Audentes fortuna iuvat

Comments

  • ziggy53ziggy53 Super Moderators Posts: 24,067 moderator
    edited July 23, 2009
    Mnemosyne wrote:
    So, a friend of mine from high school is a photographer. And I was browsing his blog, and wanted to figure out how he does his photos. There is something about them I can't figure out.

    http://kurtisb.wordpress.com/

    Through his whole blog it's a style he seems to stick with (except for the flash stuff). Is he exposing for the shadows/midtones, and blowing out the highlights? Is it all PS? Or is it something in the camera setting? Cause I like to think I have improved immensely since my dad made the mistake of buying me my first camera, but I can't seem to make my photos look that good.

    My photos never seem to look that smooth. Maybe I have my contrast/saturation in my color profiles too high still?

    I suspect that a lot of the outdoor stuff, especially the "under the pier" shots, is intentionally slightly overexposed and then a curve is applied to push just the very highest highlights over the edge into pure white and then maybe some cleanup of clouds, just to create a simpler background of pure white. He may even have an action created to do the heavy work and get some consistancy. He may also be setting the white-point further in than normal. Without seeing an original capture with no real manipulation it's hard to know for sure.

    I'm not sure it always works, but it looks like it has some merit and is probably worth learning. Since you call him a friend, is it possible to just ask him how he does it? Maybe even invite him here to share the technique?
    ziggy53
    Moderator of the Cameras and Accessories forums
  • Cygnus StudiosCygnus Studios Registered Users Posts: 2,294 Major grins
    edited July 23, 2009
    Definitely metering for the darkest areas of the image. There are a few images where the faces are overexposed as well as the sky. If you look at some of the focus points you can see where he is metering.
    Steve

    Website
  • Tim KamppinenTim Kamppinen Registered Users Posts: 816 Major grins
    edited July 24, 2009
    Looks like the basic technique is just exposing for the faces which causes the sky and much of the background to be overexposed. There's probably some post work, maybe to bring back some contrast but it's mostly in camera from what I can tell.

    One way to do this would be to put your camera in manual mode and switch to spot metering. Pick whatever aperture you want to shoot at (based on the depth of field you need/want) and look through the viewfinder. Point your active focus point at your subject's face and look at the meter display at the bottom of the viewfinder. Now adjust your shutter speed until the subject's face is metered the way you want it. If you set the "correct" exposure the skin will be at 18% or "middle" gray in terms of lightness. So you'll probably want to adjust the shutter speed until the meter says that you're between 1 and 2 stops overexposed (you can experiment to see what looks good to you). Since you're in manual mode your exposure will stay where you set it, metered for the skin tones, and you're free to recompose the shot, switch focus points, etc.

    This method works pretty well if you're not worried about blowing out the sky, etc. The only thing that might give you problems is if the backlighting is very strong and you begin to get blown highlights on the edges of your subject's face or in their hair. Even then it's an artistic decision as to whether it's acceptable to you or not. If not then you'll have to either find a spot with different light or start adding in some flash to balance things out. I used to be really anal about blowing highlights but more an more I like the light, airy feel of this type of natural light shooting and I'm experimenting with it more.

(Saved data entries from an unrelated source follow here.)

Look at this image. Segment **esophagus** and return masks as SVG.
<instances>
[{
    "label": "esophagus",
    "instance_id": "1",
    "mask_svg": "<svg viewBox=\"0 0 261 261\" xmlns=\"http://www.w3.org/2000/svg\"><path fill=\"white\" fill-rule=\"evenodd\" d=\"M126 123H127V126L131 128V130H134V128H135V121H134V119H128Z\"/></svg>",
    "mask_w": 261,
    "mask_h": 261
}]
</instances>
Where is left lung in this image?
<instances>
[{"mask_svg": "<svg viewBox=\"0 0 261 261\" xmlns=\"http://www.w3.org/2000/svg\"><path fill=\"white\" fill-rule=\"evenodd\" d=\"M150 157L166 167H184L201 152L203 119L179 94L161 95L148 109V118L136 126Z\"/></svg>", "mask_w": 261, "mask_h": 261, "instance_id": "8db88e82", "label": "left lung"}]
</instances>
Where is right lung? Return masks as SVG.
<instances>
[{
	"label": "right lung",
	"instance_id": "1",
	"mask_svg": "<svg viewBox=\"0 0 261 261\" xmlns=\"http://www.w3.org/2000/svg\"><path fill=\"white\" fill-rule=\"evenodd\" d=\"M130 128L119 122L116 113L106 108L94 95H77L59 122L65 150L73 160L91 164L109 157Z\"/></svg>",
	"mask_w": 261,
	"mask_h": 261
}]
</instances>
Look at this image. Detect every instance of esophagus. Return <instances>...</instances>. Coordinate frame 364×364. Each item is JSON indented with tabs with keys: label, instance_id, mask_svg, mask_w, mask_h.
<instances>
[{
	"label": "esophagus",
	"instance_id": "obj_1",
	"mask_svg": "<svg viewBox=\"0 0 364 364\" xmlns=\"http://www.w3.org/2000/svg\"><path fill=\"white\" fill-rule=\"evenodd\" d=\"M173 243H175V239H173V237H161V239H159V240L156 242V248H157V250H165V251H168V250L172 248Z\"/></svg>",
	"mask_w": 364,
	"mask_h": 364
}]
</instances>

    EDIT: Just a little addendum, in these shots he's shooting mostly under the pier, which is why the blown highlights on the edges of the subjects aren't an issue for the most part. The subjects are totally in the shade for most of the shots. If you look at the ones that do have blown highlights on the hair and sides of the face, you can see that they appear to be off to the edges of the pier, and apparently are getting some direct sunlight on the backs and sides of their heads.
  • MnemosyneMnemosyne Registered Users Posts: 251 Major grins
    edited July 25, 2009
    I only shoot manual and spot :) I tend to do a lot of lowlight shooting, and have found that since I don't have the luxury of changing my ISO and aperture, I just use spot and meter off the brightest point. So I guess if I just start doing the exact opposite, I can achieve that look.